I’m going to go ahead and say Jon Bernthal is the best actor in the cast, though Andrew Lincoln gives him some competition every now and then. When Shane got back from the high school without Otis, every painful line on Shane’s face gave away the reality of went down in that school even before it was actually revealed. Here is a man who has had to make so many painful choices to survive (abandon his best friend in a hospital, try to distance himself from Carl now that Rick is back in his life, shoot a man to save his best friend’s son) and Jon Bernthal is just nailing how broken and emotionally scarred Shane has to be at this point. He really looked like what a person would probably look like if they had just killed another man in order to survive when he got back to the farm. It was intense. Also, Norman Reedus just keeps getting cooler and cooler every week as Daryl Dixon. He gets my vote for biggest bad-ass of the series and he keeps getting more depth each week as well.

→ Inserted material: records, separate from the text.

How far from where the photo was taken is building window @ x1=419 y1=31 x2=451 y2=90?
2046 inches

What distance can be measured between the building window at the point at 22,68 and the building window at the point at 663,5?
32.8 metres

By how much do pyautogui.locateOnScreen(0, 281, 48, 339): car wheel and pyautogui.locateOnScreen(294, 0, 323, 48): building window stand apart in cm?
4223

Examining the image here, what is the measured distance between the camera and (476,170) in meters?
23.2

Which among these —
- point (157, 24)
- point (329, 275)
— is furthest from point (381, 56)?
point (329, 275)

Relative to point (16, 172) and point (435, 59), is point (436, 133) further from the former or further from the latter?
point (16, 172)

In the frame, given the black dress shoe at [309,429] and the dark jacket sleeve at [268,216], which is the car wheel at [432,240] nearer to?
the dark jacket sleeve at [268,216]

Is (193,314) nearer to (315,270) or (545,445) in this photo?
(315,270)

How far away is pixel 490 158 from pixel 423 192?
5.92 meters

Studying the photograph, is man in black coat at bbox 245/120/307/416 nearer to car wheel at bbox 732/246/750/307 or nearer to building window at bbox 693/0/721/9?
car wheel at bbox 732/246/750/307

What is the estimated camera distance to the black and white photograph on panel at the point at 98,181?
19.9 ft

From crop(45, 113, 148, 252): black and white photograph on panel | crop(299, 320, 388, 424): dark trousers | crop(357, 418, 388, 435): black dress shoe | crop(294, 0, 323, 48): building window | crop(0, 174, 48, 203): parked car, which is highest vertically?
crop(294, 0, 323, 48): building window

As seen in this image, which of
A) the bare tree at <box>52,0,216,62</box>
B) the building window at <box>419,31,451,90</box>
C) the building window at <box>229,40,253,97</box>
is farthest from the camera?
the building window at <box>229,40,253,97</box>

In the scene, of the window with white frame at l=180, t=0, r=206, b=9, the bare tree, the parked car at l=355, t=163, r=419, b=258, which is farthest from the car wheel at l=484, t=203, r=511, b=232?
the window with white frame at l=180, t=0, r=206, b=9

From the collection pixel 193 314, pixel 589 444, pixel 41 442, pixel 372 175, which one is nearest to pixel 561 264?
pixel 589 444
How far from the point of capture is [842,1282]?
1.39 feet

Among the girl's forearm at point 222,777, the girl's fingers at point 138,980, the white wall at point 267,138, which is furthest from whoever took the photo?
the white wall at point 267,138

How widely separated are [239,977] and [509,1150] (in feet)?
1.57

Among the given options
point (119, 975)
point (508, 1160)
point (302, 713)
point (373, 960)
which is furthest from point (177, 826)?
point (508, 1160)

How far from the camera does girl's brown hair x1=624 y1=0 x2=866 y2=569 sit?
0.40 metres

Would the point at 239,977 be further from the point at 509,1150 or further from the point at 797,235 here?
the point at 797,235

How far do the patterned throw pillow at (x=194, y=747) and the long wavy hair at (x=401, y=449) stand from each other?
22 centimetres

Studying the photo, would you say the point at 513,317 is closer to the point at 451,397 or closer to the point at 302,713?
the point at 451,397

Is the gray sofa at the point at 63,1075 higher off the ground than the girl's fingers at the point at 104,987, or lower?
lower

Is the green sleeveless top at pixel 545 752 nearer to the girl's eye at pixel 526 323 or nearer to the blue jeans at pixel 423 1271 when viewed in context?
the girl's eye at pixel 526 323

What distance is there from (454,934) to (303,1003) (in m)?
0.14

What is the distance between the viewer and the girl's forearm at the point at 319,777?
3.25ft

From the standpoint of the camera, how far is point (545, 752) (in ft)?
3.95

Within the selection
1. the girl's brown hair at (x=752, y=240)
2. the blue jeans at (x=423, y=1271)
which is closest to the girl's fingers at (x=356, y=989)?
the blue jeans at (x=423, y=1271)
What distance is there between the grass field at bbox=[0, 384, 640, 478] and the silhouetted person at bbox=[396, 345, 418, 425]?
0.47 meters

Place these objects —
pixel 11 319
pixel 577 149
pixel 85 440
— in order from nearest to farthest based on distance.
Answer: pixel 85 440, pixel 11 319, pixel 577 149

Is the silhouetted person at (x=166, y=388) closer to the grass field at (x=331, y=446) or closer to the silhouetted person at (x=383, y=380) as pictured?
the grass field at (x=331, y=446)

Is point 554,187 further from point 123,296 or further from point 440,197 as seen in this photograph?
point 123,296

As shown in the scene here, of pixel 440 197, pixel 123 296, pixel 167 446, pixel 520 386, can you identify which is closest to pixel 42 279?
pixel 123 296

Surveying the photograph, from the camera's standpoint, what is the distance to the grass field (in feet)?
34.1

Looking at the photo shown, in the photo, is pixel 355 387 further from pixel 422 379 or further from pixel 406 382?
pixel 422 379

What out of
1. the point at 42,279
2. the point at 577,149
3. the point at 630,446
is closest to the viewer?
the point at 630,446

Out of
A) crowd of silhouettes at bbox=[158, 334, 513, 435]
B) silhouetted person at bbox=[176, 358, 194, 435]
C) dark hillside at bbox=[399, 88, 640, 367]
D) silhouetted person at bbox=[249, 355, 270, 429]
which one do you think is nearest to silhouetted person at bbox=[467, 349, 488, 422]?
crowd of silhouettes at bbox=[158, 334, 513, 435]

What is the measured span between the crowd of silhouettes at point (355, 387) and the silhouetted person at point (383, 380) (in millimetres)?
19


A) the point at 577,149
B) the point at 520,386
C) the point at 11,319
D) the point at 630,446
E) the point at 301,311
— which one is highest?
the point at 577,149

I’m beginning to tire of the Sophia being lost story-line. There needs to be some resolution one way or another soon or I’m going to give up on that particular aspect of the series. Sophia had virtually no lines prior to this moment in the show so the series isn’t particularly suffering in her absence, and along with T-Dogg, her mother Carol is one of the most useless characters in the series to begin with. I’m glad to see that Glenn is finally having a story for the first time since the beginning of the series now that we’ve introduced his future love interest Maggie (if the comics are followed at all). I just found myself slightly disengaged with the various plot threads of the episode. Andrea’s angst over the loss of her sister has grown stale and her conflict with Dale seems unnatural. Things are going to be getting a little violent on the Greene family farm soon though so that should add plenty of conflict from both the zombies and these two groups of people being forceably intertwined. Also, it should be interesting to see how Shane’s psyche handles murdering Otis over these next couple of weeks.